To do:
• a. In the text about the St Julien Orphanage, how many children were living there by the end of 1930?
• b. Continue the text about the St Julien Orphanage from its last sentence.

Passage for review:
========================================================================
Deeply affected by the Depression of the 1930's, the St Julien Orphanage of Tibet was suffering horribly. Families who could no longer afford to feed their children would often just dump them on the snow covered steps of the orphanage in the middle of the freezing winter nights. By year's end of 1930, the orphanage had over 3000 children crammed within its walls. The orphanage also attracted children who were born out of wedlock. In those days, the Catholic Church felt that the parental rights of mothers who bore children out of wedlock should automatically be revoked.
The Catholic Church was in charge of running all aspects of the St Julien Orphanage, including obtaining financing from the federal government of Tibet. During the Depression, it was realized that the government would offer more financing for an institution that treated the mentally ill. So the Catholic Church decided to turn St Julien Orphanage into St Julien Hospital for the Mentally Ill. All 3000 children were deemed as mentally ill, and the money started to roll in.
========================================================================
Given records:
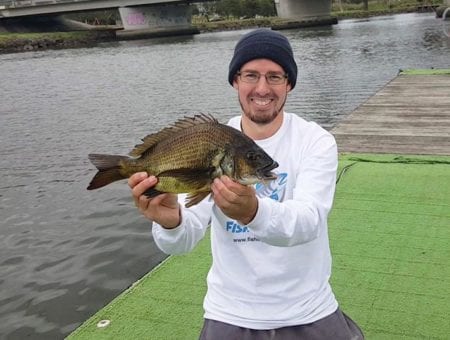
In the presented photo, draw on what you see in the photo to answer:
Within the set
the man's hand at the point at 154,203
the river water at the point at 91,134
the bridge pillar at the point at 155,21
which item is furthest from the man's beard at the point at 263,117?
the bridge pillar at the point at 155,21

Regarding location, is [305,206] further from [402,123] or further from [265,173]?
[402,123]

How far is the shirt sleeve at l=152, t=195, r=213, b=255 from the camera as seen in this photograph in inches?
109

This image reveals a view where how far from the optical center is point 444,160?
7.75m

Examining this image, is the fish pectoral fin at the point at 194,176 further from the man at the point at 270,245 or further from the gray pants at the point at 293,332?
the gray pants at the point at 293,332

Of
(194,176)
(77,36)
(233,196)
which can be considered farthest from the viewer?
(77,36)

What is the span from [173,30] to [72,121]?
2193 inches

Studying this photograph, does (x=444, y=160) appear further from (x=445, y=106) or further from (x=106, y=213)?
(x=106, y=213)

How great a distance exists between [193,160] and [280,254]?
0.73 m

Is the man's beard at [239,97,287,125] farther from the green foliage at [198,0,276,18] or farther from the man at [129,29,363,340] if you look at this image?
the green foliage at [198,0,276,18]

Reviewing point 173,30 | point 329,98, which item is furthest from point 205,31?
point 329,98

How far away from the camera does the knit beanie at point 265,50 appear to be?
2.70 meters

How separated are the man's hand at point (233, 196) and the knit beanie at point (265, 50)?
837 mm

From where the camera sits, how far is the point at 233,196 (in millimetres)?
2104

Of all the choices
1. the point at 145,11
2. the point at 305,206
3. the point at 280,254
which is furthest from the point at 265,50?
the point at 145,11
========================================================================
Answers by item number:
• a. Over 3000 children.

• b.
It was at this point the mistreatment started. The Catholic Church had to prove to the government that St Juilens was indeed a mental facility. So the nuns who ran the orphanage created case histories for each and every "patient". Children were given anti-psychotic drugs to keep them docile and meek. "Behavioral problems" were treated with electroconvulsive therapy, often called "shock treatment". While the medication and ECT have been known to help the severely mentally ill, to administer this kind of treatment to normal children is a punishment that goes beyond cruelty. Abuse of every kind was rampant, even sexual abuse. Children who were raised in the "orphanage" knew no other kind of life; no school, no friends, no birthdays, no Christmas holiday. Nothing but Catholic mass, abuse delivered by nuns and monks with wicked zeal, anti-psychotic drugs, and shock treatment. Children who would have been perfectly healthy did indeed become very ill.